Jazz and the Australian Chamber Orchestra in San Francisco

Schneider, Webern, Crumb, Bartók, Grieg: Dawn Upshaw (soprano), Australian Chamber Orchestra, Richard Tognetti (artistic director and lead violin), presented by Cal Performances, Zellerbach Hall, Berkeley, California, 14.6.2011 (HS)

Maria Schneider blurs the borders between jazz and classical music with absolutely none of the self-consciousness or preciousness that often dogs crossovers. In the world premiere of Winter Morning Walks, a song cycle by Maria Schneider written for the soprano Dawn Upshaw, an attentive listener can hear deft use of counterpoint and polyphony as the musical lines move confidently through lush jazz harmonies. Years of scoring for her own 17-piece jazz band and film music produce subtle colors in the writing for chamber orchestra, and her keen intelligence makes the melodic line follow the rhythms and shape of the language.

Schneider’s nine-song work, a Cal Performances commission, was the highlight of a strong program. It was the second concert in a series called Ojai North!, done in association with the Ojai Music Festival, of which Upshaw is the music director. The week opened with a performance by Schneider’s jazz orchestra, and concludes with performances Thursday and Saturday of George Crumb’s The Winds of Destiny.

Upshaw, Schneider and poet Ted Kooser (who was U.S. Poet Laureate from 2004 to 2006) all hail from the American Midwest. Kooser’s spare verses use plain language and taut imagery. A flashlight pre-dawn becomes “the moon on a leash.” An older couple huddle at home, where “the house has cupped its hands around the steady candle of our marriage.” Phrases such as “the sky rippled with geese,” and “the pond, still numb from months of ice” draw a smile for their aptness.

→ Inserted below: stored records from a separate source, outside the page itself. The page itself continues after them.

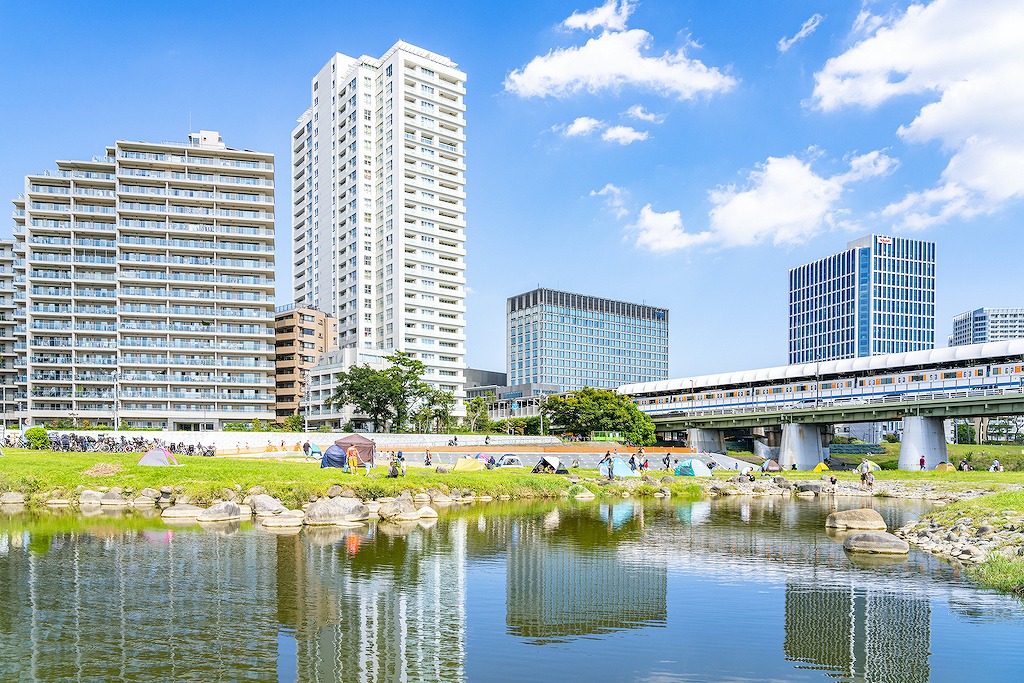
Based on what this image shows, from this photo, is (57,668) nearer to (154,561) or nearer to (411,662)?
(411,662)

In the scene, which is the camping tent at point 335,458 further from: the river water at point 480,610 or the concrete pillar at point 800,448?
the concrete pillar at point 800,448

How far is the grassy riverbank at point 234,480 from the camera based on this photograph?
144ft

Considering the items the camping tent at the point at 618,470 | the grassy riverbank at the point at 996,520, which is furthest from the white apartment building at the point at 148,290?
the grassy riverbank at the point at 996,520

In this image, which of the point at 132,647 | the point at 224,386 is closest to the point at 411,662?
the point at 132,647

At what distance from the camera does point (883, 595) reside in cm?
2309

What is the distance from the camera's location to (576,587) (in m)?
24.4

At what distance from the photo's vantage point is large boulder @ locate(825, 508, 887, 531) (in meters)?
36.8

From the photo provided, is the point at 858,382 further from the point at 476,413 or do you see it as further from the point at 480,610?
the point at 480,610

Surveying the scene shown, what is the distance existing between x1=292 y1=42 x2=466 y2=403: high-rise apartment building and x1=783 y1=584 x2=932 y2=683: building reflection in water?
384ft

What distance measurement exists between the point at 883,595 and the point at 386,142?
13872cm

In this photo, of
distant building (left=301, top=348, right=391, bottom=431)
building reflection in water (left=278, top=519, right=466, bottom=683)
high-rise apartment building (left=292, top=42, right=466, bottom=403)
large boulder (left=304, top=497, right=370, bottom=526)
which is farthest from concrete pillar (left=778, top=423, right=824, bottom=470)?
building reflection in water (left=278, top=519, right=466, bottom=683)

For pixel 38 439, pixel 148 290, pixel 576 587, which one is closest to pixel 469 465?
pixel 576 587

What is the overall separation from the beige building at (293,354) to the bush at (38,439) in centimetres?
6924

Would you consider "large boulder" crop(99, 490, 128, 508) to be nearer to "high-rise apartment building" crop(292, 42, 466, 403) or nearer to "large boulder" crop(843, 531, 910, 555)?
"large boulder" crop(843, 531, 910, 555)
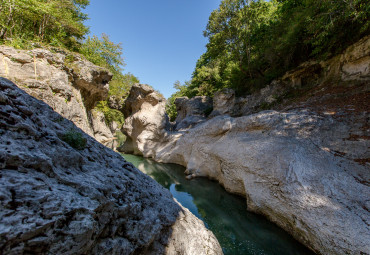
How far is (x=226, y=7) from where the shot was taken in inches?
533

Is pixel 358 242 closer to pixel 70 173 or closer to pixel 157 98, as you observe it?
pixel 70 173

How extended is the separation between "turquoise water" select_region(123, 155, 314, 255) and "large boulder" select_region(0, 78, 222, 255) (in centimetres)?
147

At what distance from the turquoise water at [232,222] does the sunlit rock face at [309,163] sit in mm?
291

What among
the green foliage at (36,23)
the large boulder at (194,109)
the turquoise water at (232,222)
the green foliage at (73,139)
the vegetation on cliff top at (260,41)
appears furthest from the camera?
the large boulder at (194,109)

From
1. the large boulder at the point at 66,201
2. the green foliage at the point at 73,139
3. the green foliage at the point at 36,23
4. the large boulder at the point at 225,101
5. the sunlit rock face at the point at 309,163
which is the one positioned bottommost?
the large boulder at the point at 66,201

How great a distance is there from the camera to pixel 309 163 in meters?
4.12

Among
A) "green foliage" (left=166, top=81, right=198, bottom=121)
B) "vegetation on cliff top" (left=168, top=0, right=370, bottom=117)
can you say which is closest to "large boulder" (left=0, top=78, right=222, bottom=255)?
"vegetation on cliff top" (left=168, top=0, right=370, bottom=117)

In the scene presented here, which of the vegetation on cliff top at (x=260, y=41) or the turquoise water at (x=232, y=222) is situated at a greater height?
the vegetation on cliff top at (x=260, y=41)

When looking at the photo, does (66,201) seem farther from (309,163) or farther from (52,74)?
(52,74)

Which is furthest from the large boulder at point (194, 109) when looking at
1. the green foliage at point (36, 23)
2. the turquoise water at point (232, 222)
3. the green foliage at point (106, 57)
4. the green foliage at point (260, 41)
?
the green foliage at point (36, 23)

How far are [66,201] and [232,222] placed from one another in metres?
4.77

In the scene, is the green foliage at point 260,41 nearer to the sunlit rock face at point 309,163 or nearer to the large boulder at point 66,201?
the sunlit rock face at point 309,163

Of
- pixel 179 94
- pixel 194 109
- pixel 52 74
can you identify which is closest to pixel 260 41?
pixel 194 109

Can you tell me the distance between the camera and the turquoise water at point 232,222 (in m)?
3.54
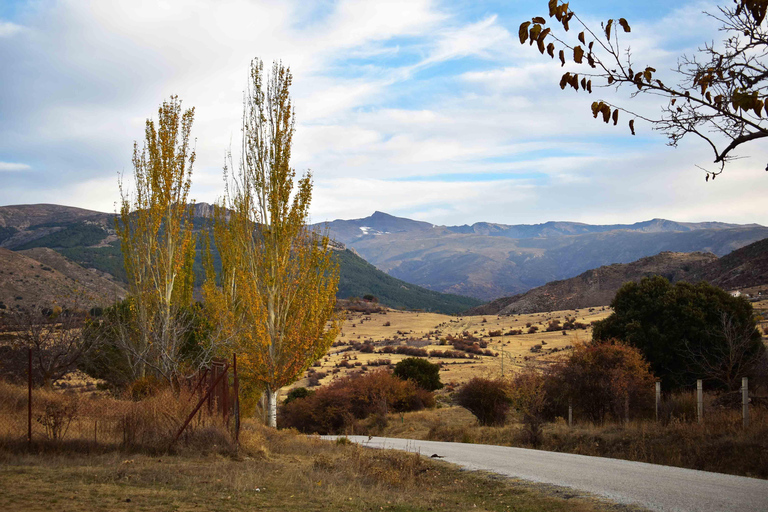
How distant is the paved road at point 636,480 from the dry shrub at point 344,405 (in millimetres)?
16242

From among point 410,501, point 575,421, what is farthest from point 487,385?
point 410,501

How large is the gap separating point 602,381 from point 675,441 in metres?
6.49

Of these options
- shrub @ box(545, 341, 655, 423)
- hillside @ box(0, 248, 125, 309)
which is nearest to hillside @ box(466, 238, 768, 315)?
shrub @ box(545, 341, 655, 423)

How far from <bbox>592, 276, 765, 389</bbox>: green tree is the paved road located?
432 inches

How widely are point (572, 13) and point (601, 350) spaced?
19695 mm

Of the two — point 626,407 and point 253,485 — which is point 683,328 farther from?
point 253,485

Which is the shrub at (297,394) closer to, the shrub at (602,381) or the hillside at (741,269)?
the shrub at (602,381)

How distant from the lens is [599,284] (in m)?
109

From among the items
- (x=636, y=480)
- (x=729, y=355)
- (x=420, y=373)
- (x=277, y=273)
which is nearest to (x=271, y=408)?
(x=277, y=273)

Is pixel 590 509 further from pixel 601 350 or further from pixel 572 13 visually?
pixel 601 350

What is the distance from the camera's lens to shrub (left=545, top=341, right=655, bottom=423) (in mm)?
22125

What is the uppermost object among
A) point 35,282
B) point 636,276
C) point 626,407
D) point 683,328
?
point 35,282

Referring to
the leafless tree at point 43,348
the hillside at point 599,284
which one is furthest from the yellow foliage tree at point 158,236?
the hillside at point 599,284

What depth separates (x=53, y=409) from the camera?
576 inches
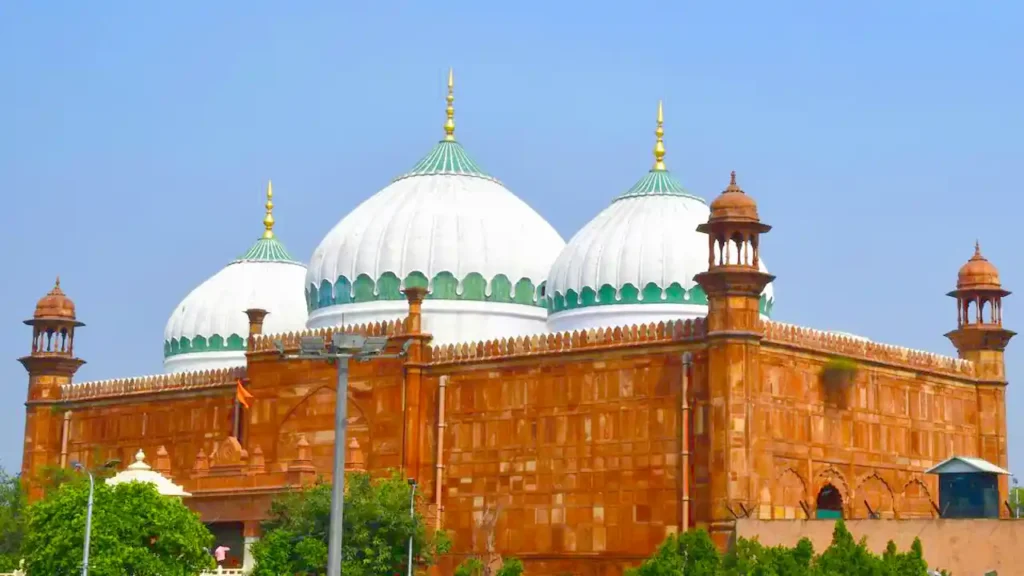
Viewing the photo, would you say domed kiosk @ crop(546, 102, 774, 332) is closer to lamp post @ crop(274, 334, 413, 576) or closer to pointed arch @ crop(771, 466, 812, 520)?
pointed arch @ crop(771, 466, 812, 520)

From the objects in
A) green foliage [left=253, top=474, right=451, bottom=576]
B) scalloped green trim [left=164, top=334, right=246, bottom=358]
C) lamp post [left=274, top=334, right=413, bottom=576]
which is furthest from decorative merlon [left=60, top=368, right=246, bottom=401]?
lamp post [left=274, top=334, right=413, bottom=576]

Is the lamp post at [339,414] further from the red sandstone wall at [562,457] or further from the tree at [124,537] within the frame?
the red sandstone wall at [562,457]

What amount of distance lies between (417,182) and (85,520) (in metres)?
11.9

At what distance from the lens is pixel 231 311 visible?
45.9 metres

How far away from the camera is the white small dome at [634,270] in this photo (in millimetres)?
37219

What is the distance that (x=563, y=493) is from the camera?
34.5 meters

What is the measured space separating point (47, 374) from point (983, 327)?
21225 mm

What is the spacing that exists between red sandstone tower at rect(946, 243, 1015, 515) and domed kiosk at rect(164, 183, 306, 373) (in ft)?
52.1

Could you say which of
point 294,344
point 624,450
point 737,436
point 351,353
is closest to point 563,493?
point 624,450

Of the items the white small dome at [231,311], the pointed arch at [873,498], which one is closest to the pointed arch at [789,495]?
the pointed arch at [873,498]

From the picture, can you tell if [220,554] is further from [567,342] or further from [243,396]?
[567,342]

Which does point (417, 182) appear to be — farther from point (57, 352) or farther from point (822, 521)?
point (822, 521)

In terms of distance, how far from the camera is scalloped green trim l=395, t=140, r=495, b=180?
41.6m

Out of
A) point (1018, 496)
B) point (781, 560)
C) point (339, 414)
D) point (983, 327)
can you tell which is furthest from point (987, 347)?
point (1018, 496)
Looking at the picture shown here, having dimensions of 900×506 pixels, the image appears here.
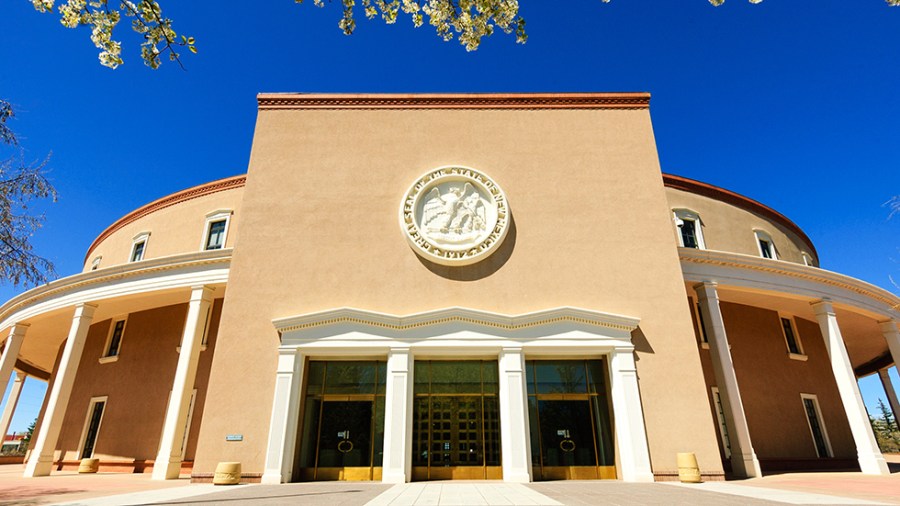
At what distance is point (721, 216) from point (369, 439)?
19.9m

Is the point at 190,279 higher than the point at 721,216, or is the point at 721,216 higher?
the point at 721,216

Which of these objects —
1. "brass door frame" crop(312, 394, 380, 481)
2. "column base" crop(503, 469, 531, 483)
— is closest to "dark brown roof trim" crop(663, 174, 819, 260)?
"column base" crop(503, 469, 531, 483)

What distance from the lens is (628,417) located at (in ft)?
45.8

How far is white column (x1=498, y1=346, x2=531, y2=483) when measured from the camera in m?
13.4

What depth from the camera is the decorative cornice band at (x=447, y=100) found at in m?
18.7

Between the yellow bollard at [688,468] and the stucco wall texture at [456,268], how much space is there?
16.0 inches

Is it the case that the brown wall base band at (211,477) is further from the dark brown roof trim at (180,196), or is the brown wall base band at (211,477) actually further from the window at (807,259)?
the window at (807,259)

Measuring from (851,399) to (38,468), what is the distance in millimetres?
28582

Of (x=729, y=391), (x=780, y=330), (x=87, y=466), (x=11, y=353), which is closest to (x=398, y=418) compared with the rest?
(x=729, y=391)

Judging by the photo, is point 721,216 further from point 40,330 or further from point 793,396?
point 40,330

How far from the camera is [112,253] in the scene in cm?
2586

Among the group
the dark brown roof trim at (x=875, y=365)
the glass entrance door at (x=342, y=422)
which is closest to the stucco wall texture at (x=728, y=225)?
the dark brown roof trim at (x=875, y=365)

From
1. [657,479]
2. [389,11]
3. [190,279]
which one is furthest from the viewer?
[190,279]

Schneider sets these words to music that evokes the starkness of the American plains, but fills in the open harmonies, not so much Copland as Bill Evans, richer and more complex from being tinged with more colorful harmonies. The music is attentive to the words, expanding upon the emotions that lie behind simple ideas such as the appreciation of nature and waking before the day.

Upshaw sang these songs written for her with characteristic purity and silky lyric soprano sound. Unusually for her voice type, however, Schneider gives her some low passages to make use of Upshaw’s smoothly articulate lower register. She’s no mezzo, but the voice doesn’t disappear below the staff, as happens with some lyric sopranos. There’s a womanliness in that part of her voice that belies the girlishness of the high passages.

From the very first quiet chords of “Perfectly Still This Solstice Morning,” the ingratiating musical language made the audience relax. Schneider often starts a song simply, and if the harmonies become more complex, sometimes dissonant, they always resolve, even as they move in unexpected directions. Rhythms vary from stately to moderate, the most agitated coming in the nostalgia of “I Saw a Dust Devil This Morning.” The walking tempos make perfect sense for this cycle, and this composer knows not to ask the Australian Chamber Orchestra, a classical string ensemble, to do jazz licks or go up tempo. Instead, she uses the strings as a billowing curtain of harmonic sound, and leaves the jazz elements to accomplished jazz artists: reed player Scott Robinson, pianist Frank Kimbrough and bassist Jay Anderson, who executed their parts with distinction and taste. This is music that ought to be heard, its warmth and sheer beauty in service of a masterful text.

Upshaw returned after intermission in Five Hungarian Folk Songs for Soprano and String Orchestra, Bartók’s “discovered” folk songs orchestrated by the Australian group’s leader, Richard Tognetti. The arrangements had vigor and color, and Upshaw sang them with flair.

Tognetti’s string orchestra version of the Grieg String Quartet in G Minor concluded the program. The big, broad strokes, such as the unisons and octaves in the opening and closing pages, gained considerably power with 11 musicians (and a bass) playing instead of four. But some of the more intricate passages lacked clarity.

To open the program, Tognetti juxtaposed Webern’s Five Movements for String Quartet, Op. 5, in the composer’s version for string orchestra, with Tognetti’s string orchestra arrangement of George Crumb’s 1971 string quartet Black Angels. This is mostly quiet music, and it made a most tasty first course. Webern has a reputation for being dissonant and difficult, but next to Crumb’s language his early 20th-century atonal music sounded positively lush, almost Romantic.

The encore, a gorgeous performance of the Astor Piazzolla tango “Oblivion,” segued into a Finnish fiddle tune, another example of musically strange bedfellows coming together to make something new.